WHAT YOU NEED TO DO - If a line in the data holds the string "States", list it.

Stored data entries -
_____
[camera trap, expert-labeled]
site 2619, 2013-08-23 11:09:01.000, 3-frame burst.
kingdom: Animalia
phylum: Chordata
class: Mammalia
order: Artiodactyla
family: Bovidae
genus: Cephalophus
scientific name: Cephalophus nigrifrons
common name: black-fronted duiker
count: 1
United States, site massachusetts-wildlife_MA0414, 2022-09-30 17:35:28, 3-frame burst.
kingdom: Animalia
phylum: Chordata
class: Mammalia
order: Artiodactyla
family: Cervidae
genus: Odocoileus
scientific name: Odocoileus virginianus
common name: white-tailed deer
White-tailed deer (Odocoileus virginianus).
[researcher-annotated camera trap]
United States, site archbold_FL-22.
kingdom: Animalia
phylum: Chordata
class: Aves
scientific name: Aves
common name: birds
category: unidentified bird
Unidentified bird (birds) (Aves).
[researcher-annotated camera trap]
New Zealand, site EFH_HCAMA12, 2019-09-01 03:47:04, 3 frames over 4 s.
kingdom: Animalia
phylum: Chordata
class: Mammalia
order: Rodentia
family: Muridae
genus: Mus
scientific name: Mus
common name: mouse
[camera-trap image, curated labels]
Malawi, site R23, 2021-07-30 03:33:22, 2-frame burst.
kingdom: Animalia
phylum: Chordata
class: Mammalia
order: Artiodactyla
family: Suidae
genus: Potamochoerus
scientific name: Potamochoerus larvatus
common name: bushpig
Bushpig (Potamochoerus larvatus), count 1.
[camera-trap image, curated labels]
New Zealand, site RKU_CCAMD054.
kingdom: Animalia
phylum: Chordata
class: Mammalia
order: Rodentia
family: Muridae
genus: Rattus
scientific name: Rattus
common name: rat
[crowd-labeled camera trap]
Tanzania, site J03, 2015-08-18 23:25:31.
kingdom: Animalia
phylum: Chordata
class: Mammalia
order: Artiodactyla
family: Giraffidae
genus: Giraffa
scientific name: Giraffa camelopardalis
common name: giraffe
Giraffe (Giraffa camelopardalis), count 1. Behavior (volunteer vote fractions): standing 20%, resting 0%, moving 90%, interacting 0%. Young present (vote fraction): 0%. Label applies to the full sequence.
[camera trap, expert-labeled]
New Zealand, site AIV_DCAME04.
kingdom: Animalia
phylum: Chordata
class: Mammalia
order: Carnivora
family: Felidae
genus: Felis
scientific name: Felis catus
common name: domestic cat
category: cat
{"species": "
_____
RESPONSE TO THE TASK -
United States, site massachusetts-wildlife_MA0414, 2022-09-30 17:35:28, 3-frame burst.
United States, site archbold_FL-22.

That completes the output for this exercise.